Zauberei ist ketzerisch
[Update 15.02.2009] Der ultrakonservative österreichische Priester Gerhard Wagner hat auf das Amt als Weihbischof von Linz verzichtet. Der 54-jährige Wagner, der von Papst Benedikt XVI. gegen den Willen der meisten Bischöfe ernannt worden war, bat den Vatikan nach eigenen Angaben, seine Ernennung zurückzunehmen. Liberale Pfarrer in Oberösterreich wollten in der kommenden Woche eine Art katholisches «Volksbegehren» gegen Wagner starten. Die Zahl der Kirchenaustritte war seit seiner Ernennung zum Teil um das Vierfache gestiegen.
Eine neuerliche umstrittende Personalentscheidung des Papstes mach die Runde. Benedikt XVI. ernannte den ultrakonservativen österreichischen Priester Gerhard Wagner zum neuen Weihbischof der Diözese Linz.
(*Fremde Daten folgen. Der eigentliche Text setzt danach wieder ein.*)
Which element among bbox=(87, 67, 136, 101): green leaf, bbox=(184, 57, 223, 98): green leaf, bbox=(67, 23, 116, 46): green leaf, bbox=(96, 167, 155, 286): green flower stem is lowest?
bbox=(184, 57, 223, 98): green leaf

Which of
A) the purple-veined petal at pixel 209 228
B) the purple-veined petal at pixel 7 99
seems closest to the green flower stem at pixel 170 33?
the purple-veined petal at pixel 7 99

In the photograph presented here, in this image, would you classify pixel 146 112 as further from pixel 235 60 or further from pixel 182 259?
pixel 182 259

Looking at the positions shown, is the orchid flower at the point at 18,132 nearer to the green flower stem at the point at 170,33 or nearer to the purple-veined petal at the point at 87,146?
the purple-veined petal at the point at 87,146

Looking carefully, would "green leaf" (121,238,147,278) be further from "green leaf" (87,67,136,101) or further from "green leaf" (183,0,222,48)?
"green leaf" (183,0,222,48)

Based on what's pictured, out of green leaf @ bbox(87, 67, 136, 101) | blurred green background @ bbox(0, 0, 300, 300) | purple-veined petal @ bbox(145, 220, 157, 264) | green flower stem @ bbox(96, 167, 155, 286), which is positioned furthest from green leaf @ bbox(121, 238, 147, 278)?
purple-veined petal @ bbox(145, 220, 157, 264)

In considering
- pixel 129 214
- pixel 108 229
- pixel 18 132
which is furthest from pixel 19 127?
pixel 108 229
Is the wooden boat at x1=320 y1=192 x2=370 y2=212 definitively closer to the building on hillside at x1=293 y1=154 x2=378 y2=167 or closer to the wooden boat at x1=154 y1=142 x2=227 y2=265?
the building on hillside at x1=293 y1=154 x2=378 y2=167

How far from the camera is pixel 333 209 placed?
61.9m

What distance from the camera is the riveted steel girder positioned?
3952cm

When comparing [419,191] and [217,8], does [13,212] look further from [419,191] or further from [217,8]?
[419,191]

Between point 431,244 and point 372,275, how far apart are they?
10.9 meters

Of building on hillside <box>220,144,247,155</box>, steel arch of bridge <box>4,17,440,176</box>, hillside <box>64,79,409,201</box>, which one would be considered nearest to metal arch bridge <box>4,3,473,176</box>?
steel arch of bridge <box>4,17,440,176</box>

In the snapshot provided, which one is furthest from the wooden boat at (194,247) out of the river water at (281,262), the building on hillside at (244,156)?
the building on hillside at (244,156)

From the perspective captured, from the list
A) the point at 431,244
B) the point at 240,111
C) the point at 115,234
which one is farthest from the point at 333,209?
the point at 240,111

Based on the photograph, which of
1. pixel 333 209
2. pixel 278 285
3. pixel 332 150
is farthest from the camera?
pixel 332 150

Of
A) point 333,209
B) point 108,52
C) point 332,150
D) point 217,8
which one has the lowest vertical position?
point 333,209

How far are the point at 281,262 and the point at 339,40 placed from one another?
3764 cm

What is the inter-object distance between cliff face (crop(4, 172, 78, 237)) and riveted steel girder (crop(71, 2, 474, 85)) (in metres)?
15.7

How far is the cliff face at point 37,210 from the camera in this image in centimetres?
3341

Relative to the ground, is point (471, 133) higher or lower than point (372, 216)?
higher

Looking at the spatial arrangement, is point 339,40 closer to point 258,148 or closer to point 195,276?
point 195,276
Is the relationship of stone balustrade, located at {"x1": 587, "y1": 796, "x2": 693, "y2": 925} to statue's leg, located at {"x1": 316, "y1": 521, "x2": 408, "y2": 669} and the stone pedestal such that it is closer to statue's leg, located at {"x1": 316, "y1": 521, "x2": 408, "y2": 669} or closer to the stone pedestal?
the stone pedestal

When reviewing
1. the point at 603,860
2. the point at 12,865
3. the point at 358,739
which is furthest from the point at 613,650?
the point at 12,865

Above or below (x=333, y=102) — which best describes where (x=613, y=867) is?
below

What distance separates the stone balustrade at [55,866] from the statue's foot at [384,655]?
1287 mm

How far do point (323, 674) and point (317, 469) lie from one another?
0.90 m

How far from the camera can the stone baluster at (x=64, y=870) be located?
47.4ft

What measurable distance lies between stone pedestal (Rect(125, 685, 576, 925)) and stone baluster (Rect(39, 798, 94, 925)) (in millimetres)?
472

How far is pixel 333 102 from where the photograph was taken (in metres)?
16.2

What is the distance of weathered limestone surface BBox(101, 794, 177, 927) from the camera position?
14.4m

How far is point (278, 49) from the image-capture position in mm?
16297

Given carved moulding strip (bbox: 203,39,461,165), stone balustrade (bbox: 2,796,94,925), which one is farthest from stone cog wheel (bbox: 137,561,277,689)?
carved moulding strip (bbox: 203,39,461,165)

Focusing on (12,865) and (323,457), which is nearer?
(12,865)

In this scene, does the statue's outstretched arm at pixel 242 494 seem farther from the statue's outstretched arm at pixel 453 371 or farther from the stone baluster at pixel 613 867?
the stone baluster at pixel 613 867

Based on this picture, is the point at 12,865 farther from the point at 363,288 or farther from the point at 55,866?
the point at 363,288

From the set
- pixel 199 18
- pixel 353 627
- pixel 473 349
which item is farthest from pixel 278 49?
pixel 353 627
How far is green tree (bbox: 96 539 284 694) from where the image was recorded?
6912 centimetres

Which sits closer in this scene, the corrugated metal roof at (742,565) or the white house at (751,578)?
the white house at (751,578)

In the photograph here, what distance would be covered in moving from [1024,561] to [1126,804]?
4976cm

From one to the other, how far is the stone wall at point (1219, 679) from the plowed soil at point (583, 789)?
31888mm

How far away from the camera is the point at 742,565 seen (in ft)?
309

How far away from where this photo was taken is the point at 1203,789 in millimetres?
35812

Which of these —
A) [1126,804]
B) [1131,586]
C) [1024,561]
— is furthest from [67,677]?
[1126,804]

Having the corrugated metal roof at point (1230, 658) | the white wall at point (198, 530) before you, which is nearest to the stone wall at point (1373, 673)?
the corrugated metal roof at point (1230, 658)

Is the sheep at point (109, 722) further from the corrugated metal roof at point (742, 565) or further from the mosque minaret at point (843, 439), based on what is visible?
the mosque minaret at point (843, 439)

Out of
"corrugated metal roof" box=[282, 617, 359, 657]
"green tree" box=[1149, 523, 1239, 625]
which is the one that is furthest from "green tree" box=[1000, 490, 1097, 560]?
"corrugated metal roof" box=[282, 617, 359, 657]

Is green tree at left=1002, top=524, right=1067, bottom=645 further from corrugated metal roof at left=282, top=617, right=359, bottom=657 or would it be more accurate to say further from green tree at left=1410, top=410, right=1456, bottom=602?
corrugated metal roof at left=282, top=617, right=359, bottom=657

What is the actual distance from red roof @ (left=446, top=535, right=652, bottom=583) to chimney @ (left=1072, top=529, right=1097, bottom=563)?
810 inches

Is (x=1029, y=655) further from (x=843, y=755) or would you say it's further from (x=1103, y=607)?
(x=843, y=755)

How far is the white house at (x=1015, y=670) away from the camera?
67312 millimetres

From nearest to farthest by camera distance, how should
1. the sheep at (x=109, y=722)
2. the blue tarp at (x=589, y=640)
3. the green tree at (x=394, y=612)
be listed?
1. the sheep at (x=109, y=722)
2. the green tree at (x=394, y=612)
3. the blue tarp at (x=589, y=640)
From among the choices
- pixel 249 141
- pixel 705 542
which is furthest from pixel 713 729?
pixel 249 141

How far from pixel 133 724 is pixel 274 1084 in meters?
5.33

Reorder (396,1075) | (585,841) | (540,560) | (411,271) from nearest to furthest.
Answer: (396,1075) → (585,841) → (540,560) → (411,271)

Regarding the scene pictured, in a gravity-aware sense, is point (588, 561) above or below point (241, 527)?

Der 54-Jährige, der bislang in der Gemeinde Windischgarsten tätig war, war 2005 mit einer Bemerkung über den Hurrikan Katrina aufgefallen, der schwere Schäden in der US-Grossstadt New Orleans angerichtet und zahlreiche Menschen das Leben gekostet hatte. Dies sei eine Strafe für die Sünden in New Orleans, erklärte Wagner damals laut einer Meldung des katholischen Nachrichtendienstes Kath.net. Dort seien nicht nur Nachtclubs und Bordelle, sondern auch Abtreibungskliniken zerstört worden. Österreichische Medien berichteten, Wagner habe auch die «Harry Potter»-Bücher verurteilt, weil sie Zauberei verherrlichten.
Der Ratzinger bestätigt hiermit die erzkonservative Haltung des Vatikans. Toleranz gegenüber anderen Religionen, Bevölkerungsgruppen und Aufarbeitung der eigenen Vergangenheit, ist dem Vatikan völlig fremd. Kirchensumpf ist schon auf die neuen Verteidigungen des deutschen Bischofes Müller gespannt.